Dari penjelasan ini, dapat dipahami bahwa meskipun perbuatan manusia adalah ciptaan Allah (SWT), manusia tetap bertanggung jawab atas keputusan yang diambilnya. Syekh Sa’duddin At-Taftazani menjelaskan bahwa jika seseorang berniat melakukan perbuatan baik, Allah (SWT) menciptakan kemampuan untuk melakukannya, dan sebaliknya, jika ia berniat berbuat buruk, Allah (SWT) juga menciptakan kemampuan untuk itu. Dengan demikian, seseorang yang menyia-nyiakan kemampuan berbuat baik akan pantas dicela dan dihukum.
Kesimpulannya, meskipun Allah (SWT) adalah pencipta segala perbuatan manusia, penciptaan tersebut didasarkan pada pilihan merdeka yang diberikan kepada manusia.

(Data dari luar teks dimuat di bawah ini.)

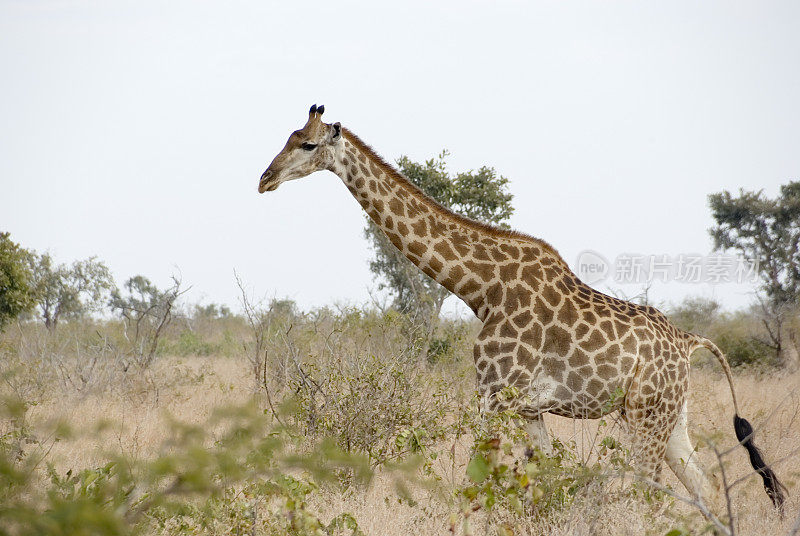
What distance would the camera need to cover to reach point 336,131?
230 inches

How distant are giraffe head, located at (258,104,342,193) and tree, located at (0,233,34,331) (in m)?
10.0

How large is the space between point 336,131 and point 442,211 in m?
0.95

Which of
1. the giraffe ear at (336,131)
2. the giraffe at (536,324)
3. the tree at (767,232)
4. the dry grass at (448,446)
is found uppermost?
the tree at (767,232)

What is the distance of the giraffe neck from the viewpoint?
5766 millimetres

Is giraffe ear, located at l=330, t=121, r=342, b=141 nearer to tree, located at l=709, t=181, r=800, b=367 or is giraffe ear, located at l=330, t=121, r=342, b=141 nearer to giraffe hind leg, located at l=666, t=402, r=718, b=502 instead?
giraffe hind leg, located at l=666, t=402, r=718, b=502

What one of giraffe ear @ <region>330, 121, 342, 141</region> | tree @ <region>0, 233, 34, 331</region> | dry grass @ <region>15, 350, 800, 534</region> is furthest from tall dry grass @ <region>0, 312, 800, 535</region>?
tree @ <region>0, 233, 34, 331</region>

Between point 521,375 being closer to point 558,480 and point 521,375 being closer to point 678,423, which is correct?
point 558,480

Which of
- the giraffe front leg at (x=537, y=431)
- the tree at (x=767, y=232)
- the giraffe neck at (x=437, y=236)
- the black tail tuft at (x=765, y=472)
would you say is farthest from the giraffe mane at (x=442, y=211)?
the tree at (x=767, y=232)

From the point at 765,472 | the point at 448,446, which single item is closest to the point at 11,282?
the point at 448,446

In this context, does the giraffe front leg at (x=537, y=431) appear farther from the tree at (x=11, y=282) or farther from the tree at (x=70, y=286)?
the tree at (x=70, y=286)

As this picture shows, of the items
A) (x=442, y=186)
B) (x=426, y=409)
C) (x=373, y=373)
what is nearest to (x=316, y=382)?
(x=373, y=373)

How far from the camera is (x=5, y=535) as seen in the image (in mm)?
1917

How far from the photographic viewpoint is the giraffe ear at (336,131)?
19.1ft

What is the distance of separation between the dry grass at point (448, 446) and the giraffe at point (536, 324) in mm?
306
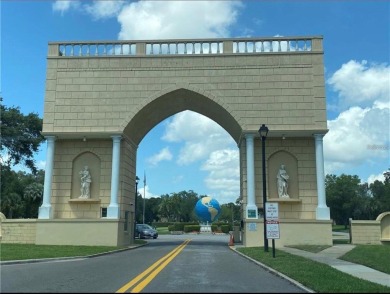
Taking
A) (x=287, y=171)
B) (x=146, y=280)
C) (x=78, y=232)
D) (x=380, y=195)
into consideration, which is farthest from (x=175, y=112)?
(x=380, y=195)

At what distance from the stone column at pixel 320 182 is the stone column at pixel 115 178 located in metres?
12.4

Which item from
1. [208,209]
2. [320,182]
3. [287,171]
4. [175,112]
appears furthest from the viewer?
[208,209]

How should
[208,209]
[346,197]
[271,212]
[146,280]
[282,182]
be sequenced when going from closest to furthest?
[146,280] → [271,212] → [282,182] → [208,209] → [346,197]

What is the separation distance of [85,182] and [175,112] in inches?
346

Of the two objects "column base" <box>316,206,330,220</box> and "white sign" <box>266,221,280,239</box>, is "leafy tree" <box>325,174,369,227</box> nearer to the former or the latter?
"column base" <box>316,206,330,220</box>

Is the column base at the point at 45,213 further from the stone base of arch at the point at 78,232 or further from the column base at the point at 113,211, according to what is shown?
the column base at the point at 113,211

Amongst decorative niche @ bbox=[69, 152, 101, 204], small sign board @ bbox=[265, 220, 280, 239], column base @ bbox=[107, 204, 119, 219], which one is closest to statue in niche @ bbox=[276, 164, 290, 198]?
small sign board @ bbox=[265, 220, 280, 239]

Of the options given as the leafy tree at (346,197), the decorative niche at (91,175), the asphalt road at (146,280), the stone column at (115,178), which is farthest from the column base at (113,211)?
the leafy tree at (346,197)

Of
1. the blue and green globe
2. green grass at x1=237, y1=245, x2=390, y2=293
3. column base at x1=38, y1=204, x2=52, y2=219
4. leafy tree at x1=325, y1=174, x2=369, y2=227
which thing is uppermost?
leafy tree at x1=325, y1=174, x2=369, y2=227

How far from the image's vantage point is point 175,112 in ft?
110

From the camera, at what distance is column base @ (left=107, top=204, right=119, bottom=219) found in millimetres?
27422

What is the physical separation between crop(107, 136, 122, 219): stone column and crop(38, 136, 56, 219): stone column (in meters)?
3.86

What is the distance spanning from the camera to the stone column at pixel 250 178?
27141 millimetres

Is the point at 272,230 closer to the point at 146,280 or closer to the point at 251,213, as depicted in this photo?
the point at 146,280
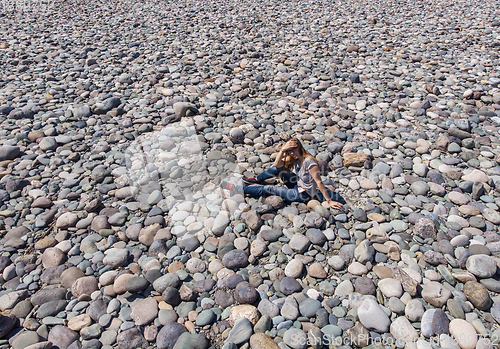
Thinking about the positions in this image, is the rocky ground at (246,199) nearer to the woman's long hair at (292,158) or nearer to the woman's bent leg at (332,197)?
the woman's bent leg at (332,197)

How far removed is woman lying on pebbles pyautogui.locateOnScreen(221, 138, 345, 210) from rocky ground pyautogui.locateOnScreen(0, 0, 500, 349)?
15 cm

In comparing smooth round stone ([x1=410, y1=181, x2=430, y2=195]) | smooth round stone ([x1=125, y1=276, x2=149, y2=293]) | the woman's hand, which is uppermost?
smooth round stone ([x1=125, y1=276, x2=149, y2=293])

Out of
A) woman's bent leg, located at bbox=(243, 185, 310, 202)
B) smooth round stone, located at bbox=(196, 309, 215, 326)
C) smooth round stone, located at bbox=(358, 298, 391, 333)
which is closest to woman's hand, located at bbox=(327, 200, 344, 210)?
woman's bent leg, located at bbox=(243, 185, 310, 202)

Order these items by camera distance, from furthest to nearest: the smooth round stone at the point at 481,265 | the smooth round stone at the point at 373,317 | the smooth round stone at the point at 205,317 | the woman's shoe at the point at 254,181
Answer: the woman's shoe at the point at 254,181, the smooth round stone at the point at 481,265, the smooth round stone at the point at 205,317, the smooth round stone at the point at 373,317

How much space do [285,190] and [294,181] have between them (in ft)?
0.96

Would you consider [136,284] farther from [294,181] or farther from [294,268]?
[294,181]

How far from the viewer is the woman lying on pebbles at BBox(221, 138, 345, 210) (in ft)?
13.5

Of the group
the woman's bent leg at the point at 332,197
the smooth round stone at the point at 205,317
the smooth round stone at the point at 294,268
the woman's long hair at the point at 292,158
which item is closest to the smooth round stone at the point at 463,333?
the smooth round stone at the point at 294,268

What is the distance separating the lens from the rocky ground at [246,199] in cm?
288

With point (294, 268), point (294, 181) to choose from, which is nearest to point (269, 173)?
point (294, 181)

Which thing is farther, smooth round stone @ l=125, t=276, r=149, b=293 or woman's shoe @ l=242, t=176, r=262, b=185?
woman's shoe @ l=242, t=176, r=262, b=185

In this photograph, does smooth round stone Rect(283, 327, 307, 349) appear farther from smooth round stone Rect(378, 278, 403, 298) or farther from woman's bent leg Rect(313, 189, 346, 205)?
woman's bent leg Rect(313, 189, 346, 205)

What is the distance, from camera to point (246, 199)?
4.35 metres

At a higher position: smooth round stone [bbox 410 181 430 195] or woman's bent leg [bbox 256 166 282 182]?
woman's bent leg [bbox 256 166 282 182]
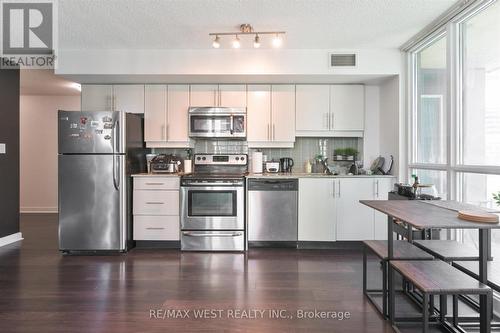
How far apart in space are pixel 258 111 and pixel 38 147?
200 inches

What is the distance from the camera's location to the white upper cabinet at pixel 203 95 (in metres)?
4.36

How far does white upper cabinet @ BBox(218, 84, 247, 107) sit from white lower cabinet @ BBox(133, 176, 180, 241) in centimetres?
125

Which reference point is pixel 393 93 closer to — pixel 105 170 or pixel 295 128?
pixel 295 128

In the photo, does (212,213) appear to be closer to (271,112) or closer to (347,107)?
(271,112)

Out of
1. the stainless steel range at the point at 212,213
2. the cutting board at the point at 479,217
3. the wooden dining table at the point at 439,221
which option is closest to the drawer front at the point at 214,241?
the stainless steel range at the point at 212,213

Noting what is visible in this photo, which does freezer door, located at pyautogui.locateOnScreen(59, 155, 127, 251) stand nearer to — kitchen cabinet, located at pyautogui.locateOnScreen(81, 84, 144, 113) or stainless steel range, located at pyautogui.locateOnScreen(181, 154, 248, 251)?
stainless steel range, located at pyautogui.locateOnScreen(181, 154, 248, 251)

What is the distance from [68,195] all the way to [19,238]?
57.5 inches

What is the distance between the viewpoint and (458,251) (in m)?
2.25

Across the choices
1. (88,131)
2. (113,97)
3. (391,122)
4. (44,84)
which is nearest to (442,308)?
(391,122)

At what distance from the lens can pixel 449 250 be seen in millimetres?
2270

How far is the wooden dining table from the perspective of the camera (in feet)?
5.38

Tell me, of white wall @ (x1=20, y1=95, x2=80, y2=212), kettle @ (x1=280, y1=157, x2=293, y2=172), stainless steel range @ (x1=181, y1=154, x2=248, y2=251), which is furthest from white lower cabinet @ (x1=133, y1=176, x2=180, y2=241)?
white wall @ (x1=20, y1=95, x2=80, y2=212)

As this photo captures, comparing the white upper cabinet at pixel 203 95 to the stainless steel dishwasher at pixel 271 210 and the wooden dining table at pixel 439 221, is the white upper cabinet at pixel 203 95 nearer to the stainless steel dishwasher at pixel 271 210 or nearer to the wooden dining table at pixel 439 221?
the stainless steel dishwasher at pixel 271 210

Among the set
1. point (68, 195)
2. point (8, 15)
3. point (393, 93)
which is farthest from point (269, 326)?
point (8, 15)
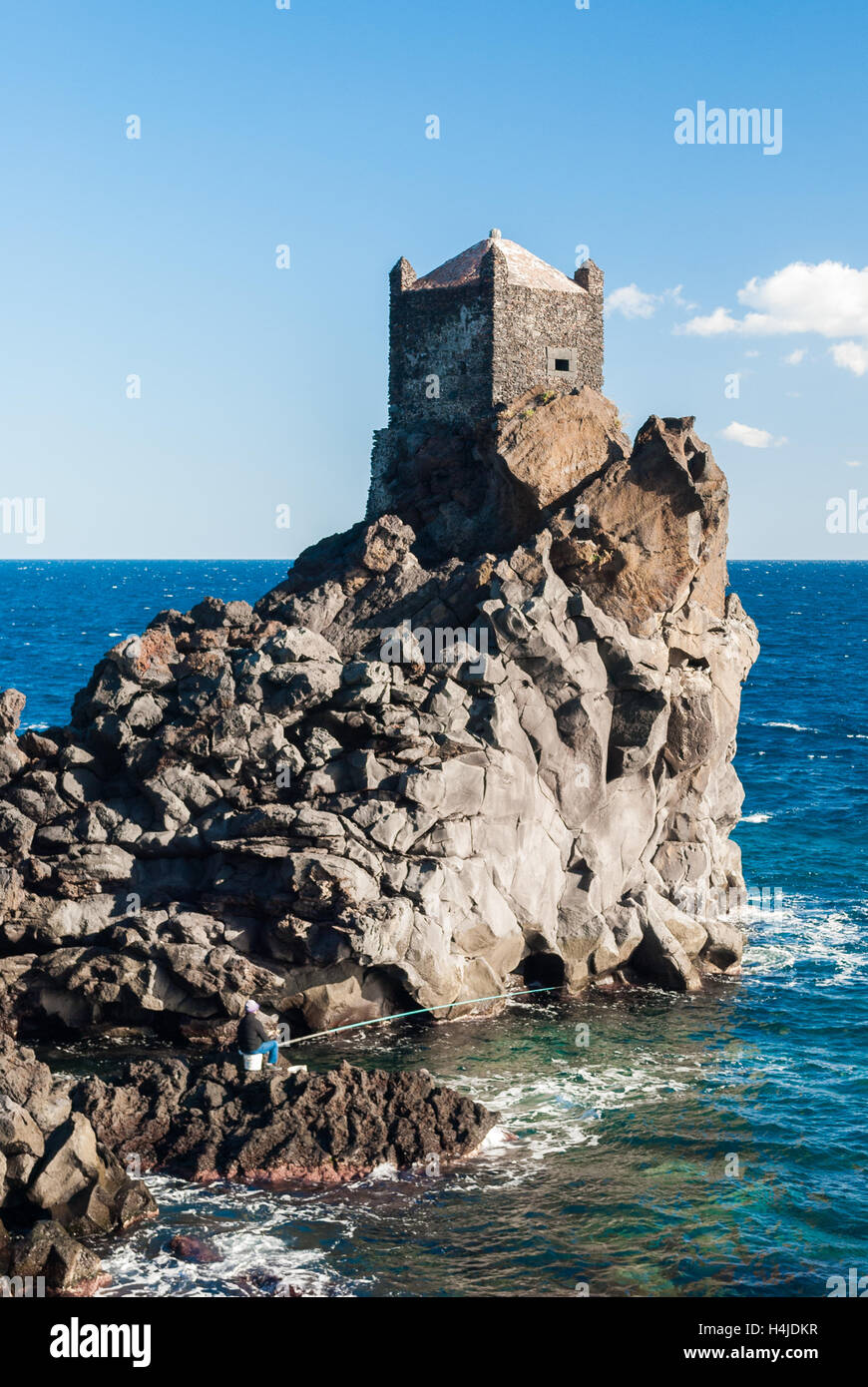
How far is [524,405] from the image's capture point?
41.0m

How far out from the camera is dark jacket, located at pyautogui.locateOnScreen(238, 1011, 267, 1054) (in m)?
27.9

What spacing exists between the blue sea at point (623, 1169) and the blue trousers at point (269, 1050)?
197 centimetres

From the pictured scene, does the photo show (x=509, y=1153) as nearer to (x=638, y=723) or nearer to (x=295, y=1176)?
(x=295, y=1176)

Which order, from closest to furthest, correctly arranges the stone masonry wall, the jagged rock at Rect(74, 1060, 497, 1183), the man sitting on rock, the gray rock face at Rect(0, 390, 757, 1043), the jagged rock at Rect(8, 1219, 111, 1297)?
1. the jagged rock at Rect(8, 1219, 111, 1297)
2. the jagged rock at Rect(74, 1060, 497, 1183)
3. the man sitting on rock
4. the gray rock face at Rect(0, 390, 757, 1043)
5. the stone masonry wall

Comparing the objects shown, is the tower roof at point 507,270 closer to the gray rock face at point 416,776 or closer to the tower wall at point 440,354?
the tower wall at point 440,354

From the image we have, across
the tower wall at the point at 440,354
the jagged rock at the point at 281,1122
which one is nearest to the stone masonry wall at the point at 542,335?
the tower wall at the point at 440,354

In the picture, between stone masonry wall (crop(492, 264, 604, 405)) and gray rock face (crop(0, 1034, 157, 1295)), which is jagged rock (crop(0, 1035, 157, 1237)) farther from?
stone masonry wall (crop(492, 264, 604, 405))

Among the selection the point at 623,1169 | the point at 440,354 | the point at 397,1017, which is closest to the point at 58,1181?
the point at 623,1169

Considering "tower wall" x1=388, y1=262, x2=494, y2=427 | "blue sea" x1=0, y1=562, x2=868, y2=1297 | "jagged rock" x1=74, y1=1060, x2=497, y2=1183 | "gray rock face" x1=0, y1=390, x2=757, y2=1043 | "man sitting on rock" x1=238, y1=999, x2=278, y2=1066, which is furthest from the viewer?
"tower wall" x1=388, y1=262, x2=494, y2=427

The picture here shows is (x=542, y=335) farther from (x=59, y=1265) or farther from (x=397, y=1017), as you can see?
(x=59, y=1265)

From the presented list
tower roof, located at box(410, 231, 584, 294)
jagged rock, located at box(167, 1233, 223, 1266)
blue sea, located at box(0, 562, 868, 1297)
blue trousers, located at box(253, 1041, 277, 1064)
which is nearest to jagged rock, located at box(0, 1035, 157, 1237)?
blue sea, located at box(0, 562, 868, 1297)

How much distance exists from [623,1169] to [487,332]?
25.9 m

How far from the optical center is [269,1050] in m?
28.5
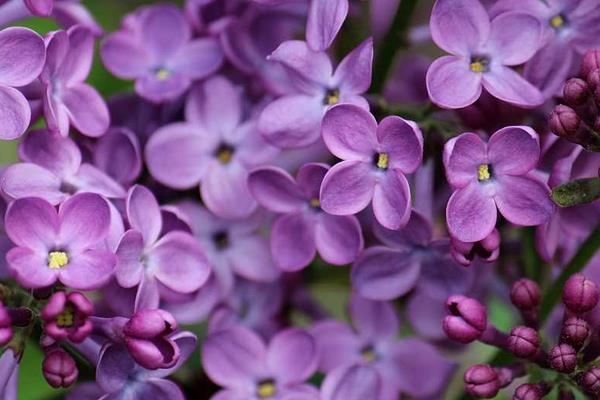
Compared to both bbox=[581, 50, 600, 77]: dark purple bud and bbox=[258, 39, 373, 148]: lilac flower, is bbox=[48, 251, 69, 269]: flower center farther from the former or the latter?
bbox=[581, 50, 600, 77]: dark purple bud

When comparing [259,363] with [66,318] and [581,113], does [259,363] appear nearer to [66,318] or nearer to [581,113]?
[66,318]

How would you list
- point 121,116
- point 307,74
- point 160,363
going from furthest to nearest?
point 121,116 → point 307,74 → point 160,363

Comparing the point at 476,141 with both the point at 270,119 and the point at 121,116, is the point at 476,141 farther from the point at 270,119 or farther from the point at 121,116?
the point at 121,116

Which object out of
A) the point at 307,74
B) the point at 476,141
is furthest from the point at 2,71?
the point at 476,141

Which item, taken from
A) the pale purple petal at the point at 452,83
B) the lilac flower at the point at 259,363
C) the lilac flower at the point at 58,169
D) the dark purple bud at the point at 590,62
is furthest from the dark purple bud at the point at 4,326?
the dark purple bud at the point at 590,62

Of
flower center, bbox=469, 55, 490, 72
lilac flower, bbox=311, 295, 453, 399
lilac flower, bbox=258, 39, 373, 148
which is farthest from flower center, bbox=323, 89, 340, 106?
lilac flower, bbox=311, 295, 453, 399

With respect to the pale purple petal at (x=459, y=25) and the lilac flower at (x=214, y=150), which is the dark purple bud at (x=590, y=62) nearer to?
the pale purple petal at (x=459, y=25)
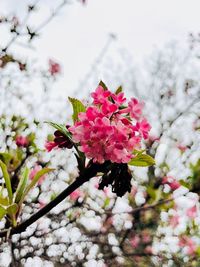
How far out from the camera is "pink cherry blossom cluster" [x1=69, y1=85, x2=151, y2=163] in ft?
3.59

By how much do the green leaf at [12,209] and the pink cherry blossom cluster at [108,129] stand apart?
286mm

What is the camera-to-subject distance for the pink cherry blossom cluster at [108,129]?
1.09 m

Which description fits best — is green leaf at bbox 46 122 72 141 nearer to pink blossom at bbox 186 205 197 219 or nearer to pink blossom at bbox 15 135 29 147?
pink blossom at bbox 15 135 29 147

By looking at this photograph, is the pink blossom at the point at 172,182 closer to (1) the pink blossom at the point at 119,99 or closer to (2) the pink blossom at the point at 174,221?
(2) the pink blossom at the point at 174,221

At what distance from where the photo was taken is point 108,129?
45.0 inches

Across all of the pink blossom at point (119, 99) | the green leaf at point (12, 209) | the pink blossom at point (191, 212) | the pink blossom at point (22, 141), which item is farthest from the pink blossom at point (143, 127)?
the pink blossom at point (191, 212)

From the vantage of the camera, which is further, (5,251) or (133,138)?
(5,251)

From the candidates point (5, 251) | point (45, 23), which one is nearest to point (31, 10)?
point (45, 23)

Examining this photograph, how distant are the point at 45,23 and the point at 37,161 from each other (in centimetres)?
145

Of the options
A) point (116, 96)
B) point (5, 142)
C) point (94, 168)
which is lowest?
point (94, 168)

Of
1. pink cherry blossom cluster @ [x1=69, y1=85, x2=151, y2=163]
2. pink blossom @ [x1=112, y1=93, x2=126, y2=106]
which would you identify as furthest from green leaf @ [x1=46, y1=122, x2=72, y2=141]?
pink blossom @ [x1=112, y1=93, x2=126, y2=106]

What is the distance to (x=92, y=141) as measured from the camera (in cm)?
114

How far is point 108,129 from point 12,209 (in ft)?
1.33

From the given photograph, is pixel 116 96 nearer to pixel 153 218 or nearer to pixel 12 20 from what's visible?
pixel 12 20
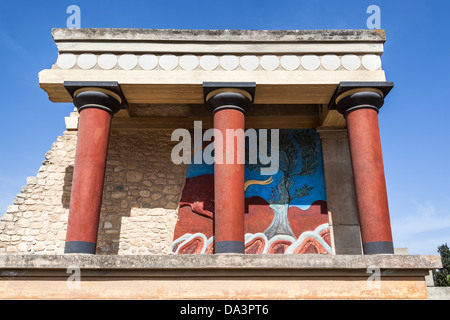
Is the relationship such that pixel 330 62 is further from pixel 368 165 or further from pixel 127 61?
pixel 127 61

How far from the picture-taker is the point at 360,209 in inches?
269

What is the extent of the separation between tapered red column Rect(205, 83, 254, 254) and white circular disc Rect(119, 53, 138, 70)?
167cm

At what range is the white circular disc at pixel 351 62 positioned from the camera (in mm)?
7697

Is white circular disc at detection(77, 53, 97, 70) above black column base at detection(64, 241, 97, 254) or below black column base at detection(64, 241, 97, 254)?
above

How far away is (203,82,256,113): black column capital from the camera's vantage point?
24.1ft

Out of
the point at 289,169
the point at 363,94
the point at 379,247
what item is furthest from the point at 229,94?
the point at 379,247

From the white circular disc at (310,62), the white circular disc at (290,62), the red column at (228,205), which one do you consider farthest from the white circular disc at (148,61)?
the white circular disc at (310,62)

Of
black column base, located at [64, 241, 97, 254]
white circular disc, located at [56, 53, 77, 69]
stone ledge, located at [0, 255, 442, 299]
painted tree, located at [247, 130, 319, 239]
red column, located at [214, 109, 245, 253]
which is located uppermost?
white circular disc, located at [56, 53, 77, 69]

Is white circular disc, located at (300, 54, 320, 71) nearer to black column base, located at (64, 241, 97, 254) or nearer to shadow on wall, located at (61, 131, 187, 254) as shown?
shadow on wall, located at (61, 131, 187, 254)

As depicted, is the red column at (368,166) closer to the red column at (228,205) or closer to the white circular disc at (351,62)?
the white circular disc at (351,62)

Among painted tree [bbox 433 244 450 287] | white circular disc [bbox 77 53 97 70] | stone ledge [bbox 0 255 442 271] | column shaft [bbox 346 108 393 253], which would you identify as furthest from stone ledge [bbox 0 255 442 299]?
painted tree [bbox 433 244 450 287]

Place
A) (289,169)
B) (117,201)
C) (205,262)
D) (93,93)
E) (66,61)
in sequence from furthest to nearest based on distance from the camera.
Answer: (289,169)
(117,201)
(66,61)
(93,93)
(205,262)

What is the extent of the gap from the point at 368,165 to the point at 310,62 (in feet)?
8.00

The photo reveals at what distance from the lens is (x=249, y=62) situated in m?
7.77
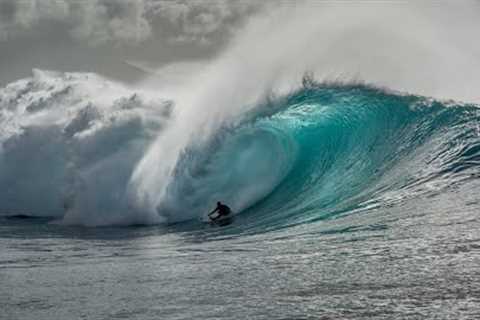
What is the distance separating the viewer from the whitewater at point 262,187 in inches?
295

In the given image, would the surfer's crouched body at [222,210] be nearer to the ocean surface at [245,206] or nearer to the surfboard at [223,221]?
the surfboard at [223,221]

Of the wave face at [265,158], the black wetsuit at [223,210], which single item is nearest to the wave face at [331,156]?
the wave face at [265,158]

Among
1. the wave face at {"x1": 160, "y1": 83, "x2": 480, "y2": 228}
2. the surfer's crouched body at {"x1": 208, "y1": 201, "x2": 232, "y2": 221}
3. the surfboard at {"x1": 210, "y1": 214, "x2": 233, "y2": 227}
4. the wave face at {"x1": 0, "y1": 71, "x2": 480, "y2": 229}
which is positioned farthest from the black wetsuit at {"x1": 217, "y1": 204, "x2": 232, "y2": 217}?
the wave face at {"x1": 160, "y1": 83, "x2": 480, "y2": 228}

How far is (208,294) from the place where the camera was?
764 centimetres

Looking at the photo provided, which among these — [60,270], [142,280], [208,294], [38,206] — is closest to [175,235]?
[60,270]

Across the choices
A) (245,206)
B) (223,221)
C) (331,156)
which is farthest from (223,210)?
(331,156)

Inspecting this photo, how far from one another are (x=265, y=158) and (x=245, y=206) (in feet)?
5.66

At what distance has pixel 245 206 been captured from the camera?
16672 millimetres

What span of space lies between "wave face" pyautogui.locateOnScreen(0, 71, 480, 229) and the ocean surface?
50mm

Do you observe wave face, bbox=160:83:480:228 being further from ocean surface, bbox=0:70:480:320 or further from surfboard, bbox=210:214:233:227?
surfboard, bbox=210:214:233:227

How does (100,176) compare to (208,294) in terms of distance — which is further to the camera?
(100,176)

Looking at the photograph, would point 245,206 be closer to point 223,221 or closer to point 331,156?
point 223,221

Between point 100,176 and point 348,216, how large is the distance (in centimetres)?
1115

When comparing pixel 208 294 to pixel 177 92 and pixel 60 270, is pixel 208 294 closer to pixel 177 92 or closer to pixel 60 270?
pixel 60 270
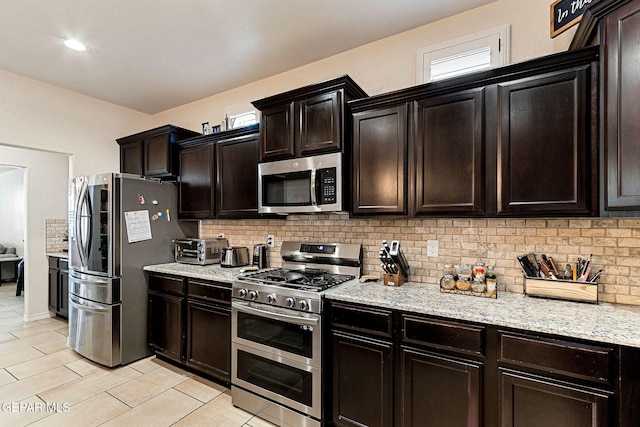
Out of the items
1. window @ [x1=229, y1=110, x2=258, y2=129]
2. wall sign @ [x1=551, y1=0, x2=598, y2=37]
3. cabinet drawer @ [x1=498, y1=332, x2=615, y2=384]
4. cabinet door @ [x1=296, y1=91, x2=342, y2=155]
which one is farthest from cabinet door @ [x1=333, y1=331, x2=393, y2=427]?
window @ [x1=229, y1=110, x2=258, y2=129]

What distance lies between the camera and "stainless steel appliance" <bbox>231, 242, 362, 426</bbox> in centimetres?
204

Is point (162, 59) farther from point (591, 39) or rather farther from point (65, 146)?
point (591, 39)

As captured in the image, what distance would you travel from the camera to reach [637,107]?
4.61ft

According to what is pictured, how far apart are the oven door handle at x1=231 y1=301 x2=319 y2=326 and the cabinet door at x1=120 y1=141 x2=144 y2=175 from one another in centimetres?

Sebagai ilustrasi, ketika azan Subuh berkumandang, seseorang seperti Zaid memiliki pilihan untuk melanjutkan tidur atau pergi ke masjid. Keputusan Zaid untuk tidur adalah kasb, sedangkan tindakan tidurnya adalah ciptaan Allah (SWT). Pertanggungjawaban Zaid di akhirat akan didasarkan pada keputusannya untuk memilih tidur, bukan semata-mata pada tindakan tidurnya.
Dengan demikian, manusia sepenuhnya berhak untuk diadili berdasarkan keputusan perbuatannya yang merdeka, yang tetap berada dalam kekuasaan Allah (SWT), karena kemampuan untuk mengambil keputusan dan perbuatan yang dihasilkan adalah ciptaan-Nya. Wallahu a’lam.